Bahrain is said to be considering buying Eurofighter Typhoons for its air force, according to comments made on 8 August by BAE Systems officials.
The potential Royal Bahraini Air Force Typhoon order would make Bahrain this four-nation multirole combat aircraft's third Middle Eastern customer, after Saudi Arabia and Oman.
First flown in 1994, the Eurofighter Typhoon was co-developed by the UK, Italy, Germany and Spain. Produced as a single-seat fighter and a two-seat trainer, it is one of the most capable and agile combat aircraft in the world and currently equips six air arms: the Austrian Air Force, German Air Force, Italian Air Force, Royal Saudi Air Force, Spanish Air Force and Royal Air Force.
The Royal Bahraini Air Force is the Bahrain Defense Force's air division and was established in 1977. Initially an all-helicopter air arm, it expanded to include fighters in the mid-1980s and presently operates Lockheed Martin F-16 Fighting Falcons and Northrop F-5s.
Bahraini Typhoon Interest
Now, the Eurofighter Typhoon seems to be a frontrunner to fill the Royal Bahraini Air Force's future fighter needs, alongside such as the Saab JAS-39 Gripen, the Dassault Rafale and the Lockheed Martin F-35 Lightning II (Joint Strike Fighter).
With European air arms having significantly cut back on defence spending in recent months, the Middle East is becoming an ever more attractive marketplace for Eurofighter and other organisations, so the Bahraini Typhoon interest comes at an especially welcome time.
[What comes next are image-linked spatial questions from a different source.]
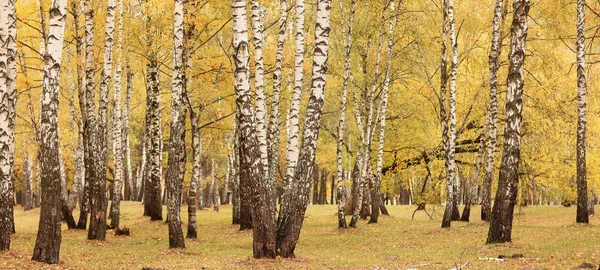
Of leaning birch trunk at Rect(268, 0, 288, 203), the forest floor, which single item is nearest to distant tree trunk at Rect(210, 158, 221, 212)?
the forest floor

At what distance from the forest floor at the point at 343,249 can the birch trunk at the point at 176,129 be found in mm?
831

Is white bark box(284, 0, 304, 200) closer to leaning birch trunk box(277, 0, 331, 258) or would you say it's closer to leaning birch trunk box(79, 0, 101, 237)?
leaning birch trunk box(277, 0, 331, 258)

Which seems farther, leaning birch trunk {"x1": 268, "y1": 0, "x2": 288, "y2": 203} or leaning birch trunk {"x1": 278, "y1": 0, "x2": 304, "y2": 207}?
leaning birch trunk {"x1": 268, "y1": 0, "x2": 288, "y2": 203}

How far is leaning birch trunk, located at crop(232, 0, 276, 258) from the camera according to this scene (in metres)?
12.8

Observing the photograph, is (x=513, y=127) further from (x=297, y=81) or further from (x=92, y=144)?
(x=92, y=144)

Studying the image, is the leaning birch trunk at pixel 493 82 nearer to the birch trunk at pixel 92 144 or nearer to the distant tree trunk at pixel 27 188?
the birch trunk at pixel 92 144

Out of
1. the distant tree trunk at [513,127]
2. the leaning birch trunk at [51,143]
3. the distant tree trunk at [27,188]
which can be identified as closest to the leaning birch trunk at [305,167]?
the leaning birch trunk at [51,143]

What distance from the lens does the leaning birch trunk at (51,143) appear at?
37.1 ft

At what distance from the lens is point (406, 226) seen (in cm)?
2588

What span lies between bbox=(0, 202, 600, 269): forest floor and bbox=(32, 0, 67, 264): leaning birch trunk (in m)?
0.40

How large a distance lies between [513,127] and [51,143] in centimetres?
1031

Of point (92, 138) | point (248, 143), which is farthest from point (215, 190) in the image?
point (248, 143)

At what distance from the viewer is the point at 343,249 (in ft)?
58.5

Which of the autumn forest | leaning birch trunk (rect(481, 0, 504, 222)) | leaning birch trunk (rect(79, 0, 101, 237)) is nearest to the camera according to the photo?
the autumn forest
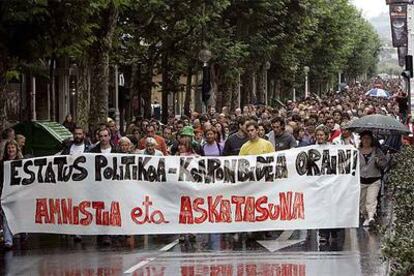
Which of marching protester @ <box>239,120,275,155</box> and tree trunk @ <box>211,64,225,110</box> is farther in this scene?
tree trunk @ <box>211,64,225,110</box>

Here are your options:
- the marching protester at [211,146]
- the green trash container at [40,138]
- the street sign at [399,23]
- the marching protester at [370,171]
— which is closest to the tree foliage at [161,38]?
the green trash container at [40,138]

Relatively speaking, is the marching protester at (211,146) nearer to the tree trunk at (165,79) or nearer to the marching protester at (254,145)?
the marching protester at (254,145)

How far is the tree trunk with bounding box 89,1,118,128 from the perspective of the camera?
24828mm

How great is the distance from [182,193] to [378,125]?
13.4 ft

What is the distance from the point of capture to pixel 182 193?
15.6 m

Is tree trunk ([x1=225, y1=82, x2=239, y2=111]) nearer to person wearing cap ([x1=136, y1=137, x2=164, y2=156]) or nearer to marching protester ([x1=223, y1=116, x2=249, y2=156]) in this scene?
marching protester ([x1=223, y1=116, x2=249, y2=156])

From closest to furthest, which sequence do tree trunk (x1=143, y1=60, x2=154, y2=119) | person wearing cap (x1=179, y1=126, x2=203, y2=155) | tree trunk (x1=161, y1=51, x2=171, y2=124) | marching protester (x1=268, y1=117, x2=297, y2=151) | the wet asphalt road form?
the wet asphalt road → person wearing cap (x1=179, y1=126, x2=203, y2=155) → marching protester (x1=268, y1=117, x2=297, y2=151) → tree trunk (x1=143, y1=60, x2=154, y2=119) → tree trunk (x1=161, y1=51, x2=171, y2=124)

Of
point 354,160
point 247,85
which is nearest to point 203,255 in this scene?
point 354,160

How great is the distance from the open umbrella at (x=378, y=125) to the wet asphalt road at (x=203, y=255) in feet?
6.28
Bahrain aside, the Typhoon is also being pitched to Qatar, Kuwait, South Korea, Denmark and Bulgaria. "Bahrain has expressed an interest in Typhoon and the British government are leading very early discussions", explained a BAE Systems representative. "BAE Systems is supporting the UK government in these discussions."
Among Middle Eastern nations, Saudi Arabia placed a £4.5 billion order for 72 Typhoons six years ago but various hurdles have emerged since then. Oman, meanwhile, ordered 12 Typhoons in 2012.